Archive for the ‘Uncategorized’ Category

Cost/benefits of the open data approach

Monday, July 18th, 2011

We have been asked to assess how much it has cost us in terms of time and resources to make our data openly available, so here goes.

Our approach to the project was to have a dedicated project manager (me) working 0.5 FTE, using the skills of Pete Johnston for the transformation to Linked Data and the skills of Chris Keene (Technical development Manager for the Library) when required. This meant we were all dedicated to our tasks and  that someone was on top of the administration part of the project, as well as researching the licence and talking/presenting to groups and stakeholders whilst the technical transformation was taking place. This was a good use of time and resources and provided a bridge between the two sides.
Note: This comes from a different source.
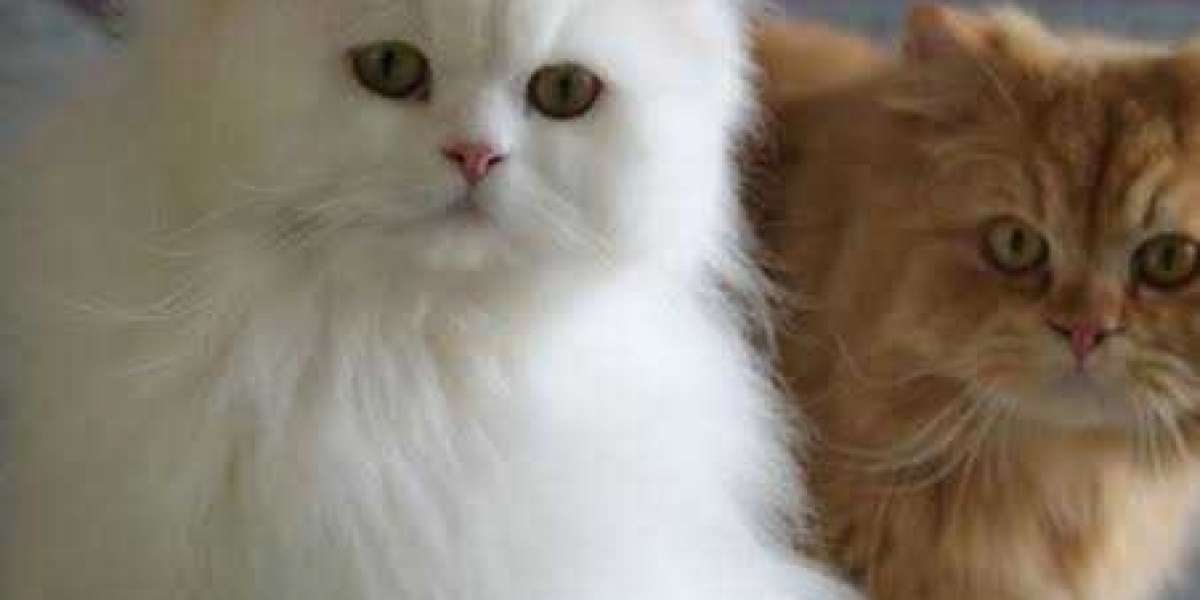 Things you must know before cat breeding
We made a decision early on that we did not have time within the project allocation to re-structure the MOA data prior to tranformation as we would like  but we did work through 75% of it expanding name and organisation abbreviations to allow ways into the data. If we have re-structured the data within the CALM database putting dates in the date field, separating out title and description, this would have added at least another month to the project. It prehapes would have meant that there would have been less tweaking to the stylesheet that Pete made for the Locah project, but all worked out in the end as we approached it from a different angle, using lookup lists of keywords and people (See earlier blog posts here and here)

Benefits

The benefits of open data are harder to quantify. We are excited by the potential uses of our data ourside of the archive searchroom and one of the reasons we have used the ODC-PDDL  is so that we can be as open as possible and see what happens. The success of this project also means that open data is on the agenda in the Library (see Chris’s blog post).
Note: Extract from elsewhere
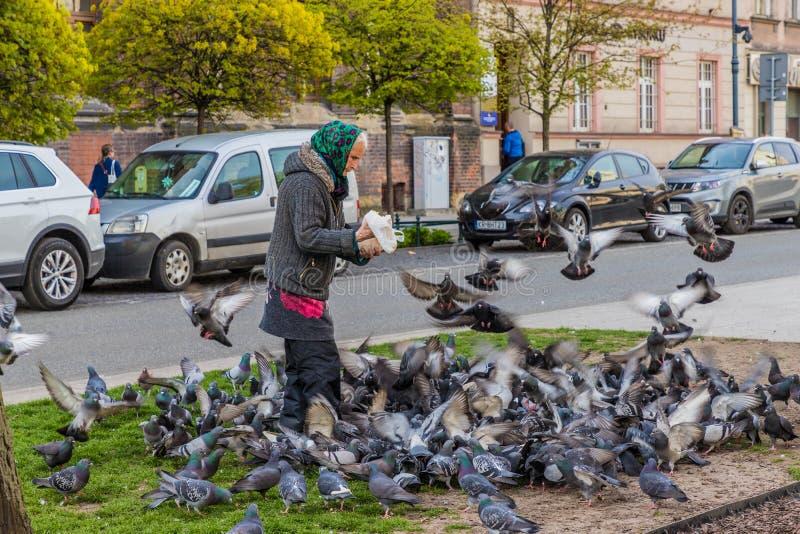 Palomas de alimentación de una mujer en Kraków Polonia foto de archivo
Benefits for the Keep : cataloguing guidelines

I have reported back to stakeholders from the Keep as we need to look into how we can share our data and provide resource discovery of all our collections for visitors to the Keep. Having had a close look at our catalogue data for the project we are able to provide recommendations that will hopefully make it easier to export, share and transfer our data to existing or new systems. We have created some in-house cataloguing guidelines and the following guides were produced by myself and a colleague Adam Harwood who is currently cataloguing the University of Sussex Collection.

  • CALM_ISADG_Collection level This document maps the required ISAD G fields to the CALM fields with guidelines on how to populate the fields. We have also included the fields required for export to EAD using the Archive Hub report on CALM.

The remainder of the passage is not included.